Madness is the thing: REPRISE 2008
Phillip falls victim to a severe psychotic episode, supposedly triggered after being hit by a car (indicated by a high ringing coming from his head after he picks himself up from the street). The dynamic between the men changes as Erik waits tensely for Phillip´s discharge outside of a mental hospital with their group of crass and misogynistic friends. Now, Phillip is blocked. He cannot write and spends afternoons on his couch under heavy medication, longing for his girlfriend Kari. Phillip´s doctors attribute his breakdown to his intense relationship, and so, have advised the two separate. Erik produces another manuscript, which is accepted to be published. Ironically it tells of a man´s descent into insanity as he searches for a ´pure language´. The film levels its focus to the madness of one genuinely talented, conscientious writer, and one who clings to it. There are ideas of romanticism at play in Erik´s story of an artist longing for the ´one true language´, while Phillip is truly suffering in a decidedly un-romantic manner.
Oddly, for a story following the men´s images as themselves as artists, we never see them write anything (with the exception of a flashback and one sleepless outburst of creativity from Phillip). They talk constantly about writing, writers, reading, but never about their own work or ideas. Once the film dissolves into the men´s personal challenges as they tool through their social circle, it seems no longer concerned with their writing and becomes something like a soap opera for mid-twenties, middle-class men. Although Phillip´s mental instability provides a window for the other characters to gain more depth and take account of their own lives, that window is never opened. Instead, it functions as a dry flat sub-plot that serves no purpose except to pepper in a few scenes of Phillip´s dramatic breakdowns. His fall is not really examined; it is only presented, with a slight aside for an explanation. Neither Phillip´s, nor the other characters´ feelings on his breakdown are given any attention. This would be a perfect opportunity to take advantage of the easy device of the narrator´s account of the characters´ innermost thoughts. But, even he is absent.
Erik is presented as talent less, perhaps in too much control of his faculties. He is so grounded in the practical and the realistic, that he cannot create without a weight of self- consciousness. It is only when he writes about the condition of his companion that he is noticed. When asked by a talk show host about the connection between his character and his relationship with Phillip, Erik only dismisses it.

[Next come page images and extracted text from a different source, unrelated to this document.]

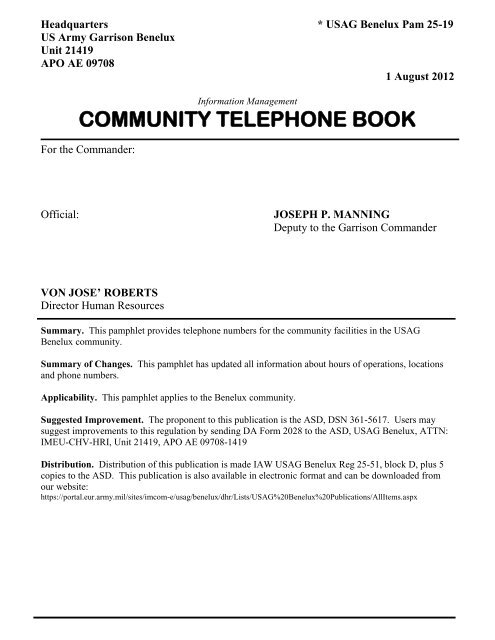 Headquarters
US Army Garrison Benelux
Unit 21419
APO AE 09708

* USAG Benelux Pam 25-19

1 August 2012

Information Management

COMMUNITY TELEPHONE BOOK

For the Commander:

Official:

JOSEPH P. MANNING
Deputy to the Garrison Commander

VON JOSE' ROBERTS
Director Human Resources

Summary. This pamphlet provides telephone numbers for the community facilities in the USAG Benelux community.

Summary of Changes. This pamphlet has updated all information about hours of operations, locations and phone numbers.

Applicability. This pamphlet applies to the Benelux community.

Suggested Improvement. The proponent to this publication is the ASD, DSN 361-5617. Users may suggest improvements to this regulation by sending DA Form 2028 to the ASD, USAG Benelux, ATTN: IMEU-CHV-HRI, Unit 21419, APO AE 09708-1419

Distribution. Distribution of this publication is made IAW USAG Benelux Reg 25-51, block D, plus 5 copies to the ASD. This publication is also available in electronic format and can be downloaded from our website:
https://portal.eur.army.mil/sites/imcom-e/usag/benelux/dhr/Lists/USAG%20Benelux%20Publications/AllItems.aspx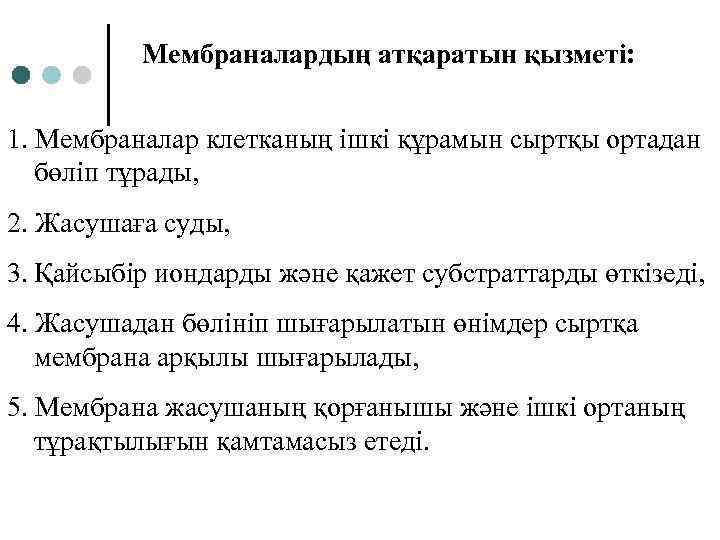 Мембраналардың атқаратын қызметі:

1. Мембраналар клетканың ішкі құрамын сыртқы ортадан бөліп тұрады,

2. Жасушаға суды,

3. Қайсыбір иондарды және қажет субстраттарды өткізеді,

4. Жасушадан бөлініп шығарылатын өнімдер сыртқа мембрана арқылы шығарылады,

5. Мембрана жасушаның қорғанышы және ішкі ортаның тұрақтылығын қамтамасыз етеді.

The difference between the inherent artist and inherent mediocrity in the two is also apparent through their conduct in their relationships. Phillip is passionate and sure about his love for Kari. He tells her their destined for each other, and takes her to Paris. In contrast, Erik barely sees his girlfriend Lillian. He decides that once he gets published, he´ll dump her, but quickly realizes there´s no need. She supports him in everything he does. She even supports his absence as he continuously blows her off to chum with his friends. When Lillian finally does break up with him, she articulates his entire problem: he is a cliché. Erik very much lives his life in safety. He lives with his mother, is polite, has good posture, etc. Like Phillip, he travels to Paris, but for him the experience seems empty, distant. After a rotten review he leaves Oslo. While gone, his friends all stabilize. They get married, find girlfriends, go to school or maintain jobs, while Erik only wanders. He is now envious of the happiness his friends have all attained in their new adult lives that they all formerly scoffed at. Erik remains arrested, coasting. Without any real feeling or risk, his life is a parallel of the title of his poor review, all form and no substance.